Une jungle, des constats
Etant donné les controverses suscitées par le seul Nutri-score, on visualise immédiatement la jungle impénétrable se dressant devant le consommateur également intéressé par la répartition NOVA. Pourtant des enseignements font consensus, y compris parmi les industriels de l’alimentation. On peut manger de tout, mais dans le cadre d’un régime équilibré, lequel se trouve précarisé par notre rythme de vie ou notre pouvoir d’achat. La consommation d’aliments ultratransformés, potentiellement plus mous et moins «mastiquables», a tendance à augmenter la vitesse à laquelle nous mangeons, et à retarder le décisif sentiment de satiété, surtout s’ils sont faibles en protéines. Et comme ces aliments sont aussi moins bien classés d’un point de vue nutritionnel, la prise de poids et ses conséquences sur notre organisme font forcément partie des effets délétères en bout de chaîne. Dernière grande inconnue: la science ne connaît pas encore bien les effets de long terme d’un régime combinant plusieurs produits chimiquement ultratransformés (on parle ici de clusters). Les pays anglo-saxons en feront l’expérience les premiers, eux qui figurent en tête pour leur consommation.
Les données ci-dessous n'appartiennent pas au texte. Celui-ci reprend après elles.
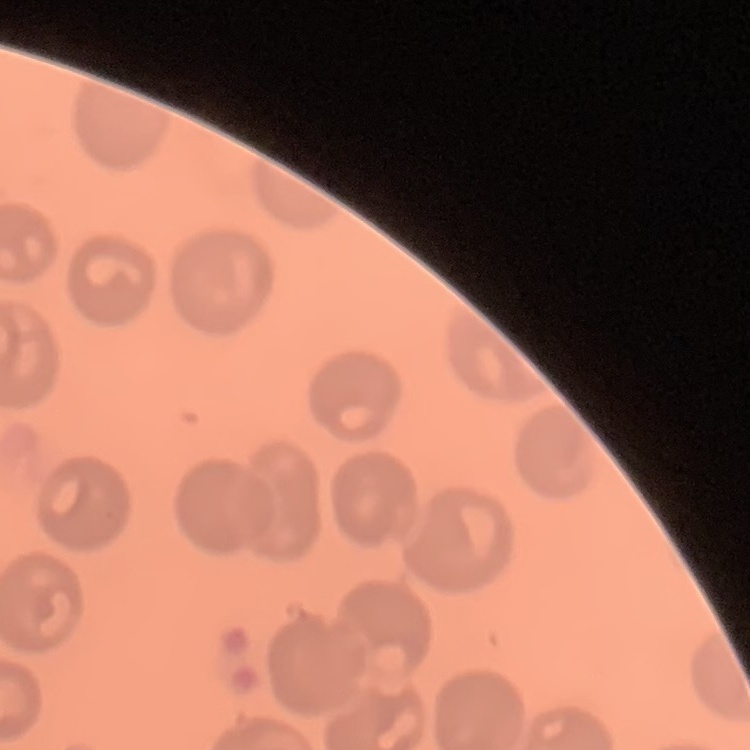

Summary:
  - Red blood cell morphology: no rouleaux formation
  - Image type: square crop of a larger photomicrograph
  - Stain: Field's or Giemsa
  - Preparation: thin blood smear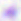
Toxoplasma gondii is seen. Micrograph. Captured at 400x magnification.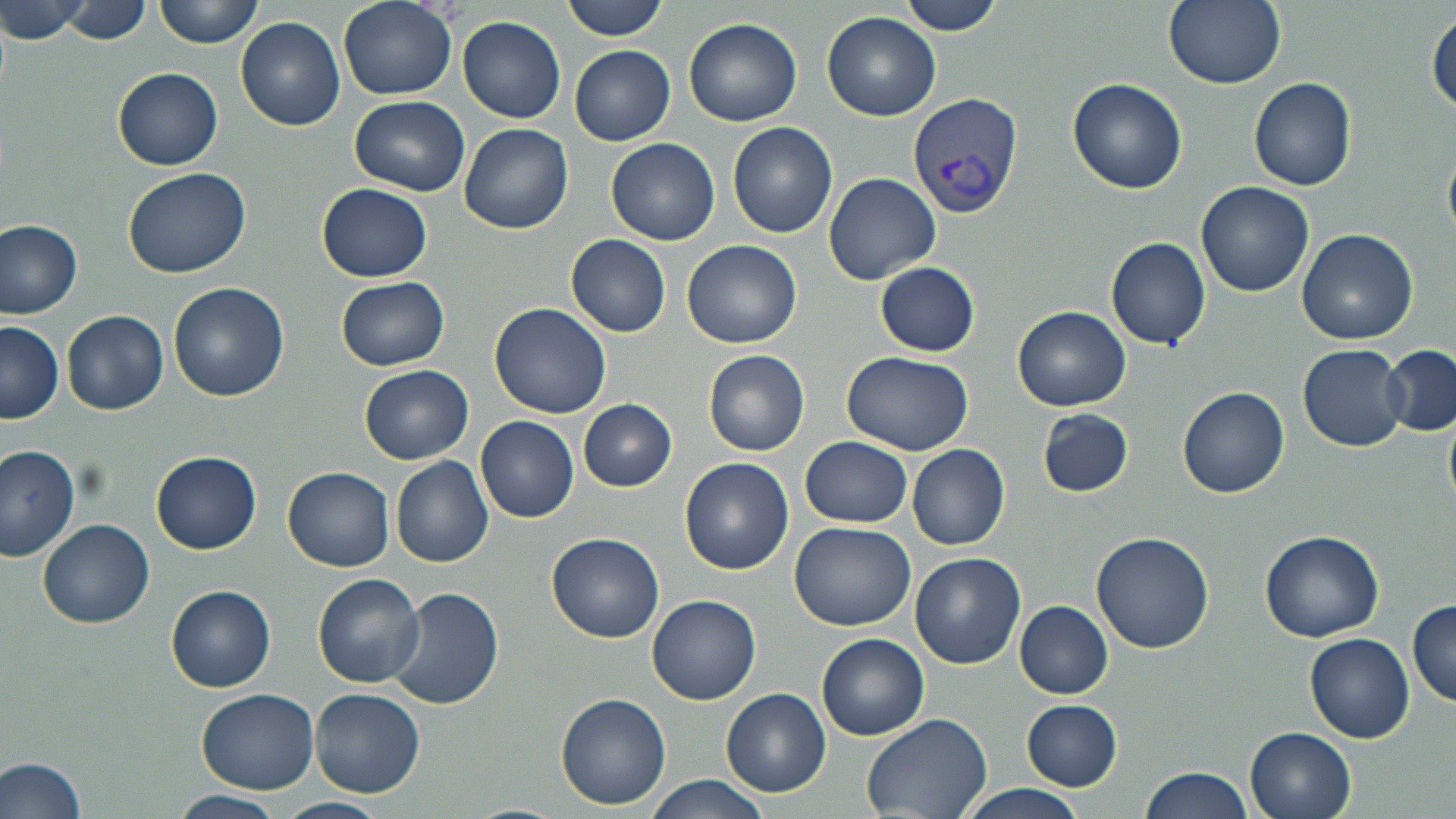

De l’utilité des transformations
Pourtant, et cela nous mène vers le second débat de la journée, force est de constater que le degré de transformation de notre nourriture va augmenter. On le voit pour les sportifs et, de plus en plus, pour répondre aux carences en nutriments qu’identifie la science dans la population. Ainsi de la carotte transformée qui permet de consommer davantage de bêta-carotène que des carottes crues. Des effets positifs sont aussi évidents pour assurer une sécurité alimentaire de base aux régions du monde les plus pauvres: quand vous ne disposez pas d’une chaîne du froid convenable, vous êtes bien content de profiter d’aliments qui se conservent mieux dans des emballages sûrs.
Cibler les calories, changer d’algorithmes
Au final, le professeur Fäh a donc émis le vœu qu’une classification plus simple, ciblant les calories, soit mise en place. Que tout un chacun puisse enfin parvenir à comprendre s’il consomme trop ou pas assez. "Une classification comme au Canada, qui indique la teneur en sel et en sucre, paraît très pertinente", explique David Fäh. "Réduire la teneur en sel est par exemple un vrai enjeu dans les snacks, celle en sucre dans les boissons ou les yogourts, et si on pouvait le mettre en évidence avec d’autres algorithmes, en pointant aussi les additifs inutiles, très présents dans l’alimentation des enfants, ce serait bien plus pertinent pour le consommateur que la classification NOVA ou que le Nutri-score."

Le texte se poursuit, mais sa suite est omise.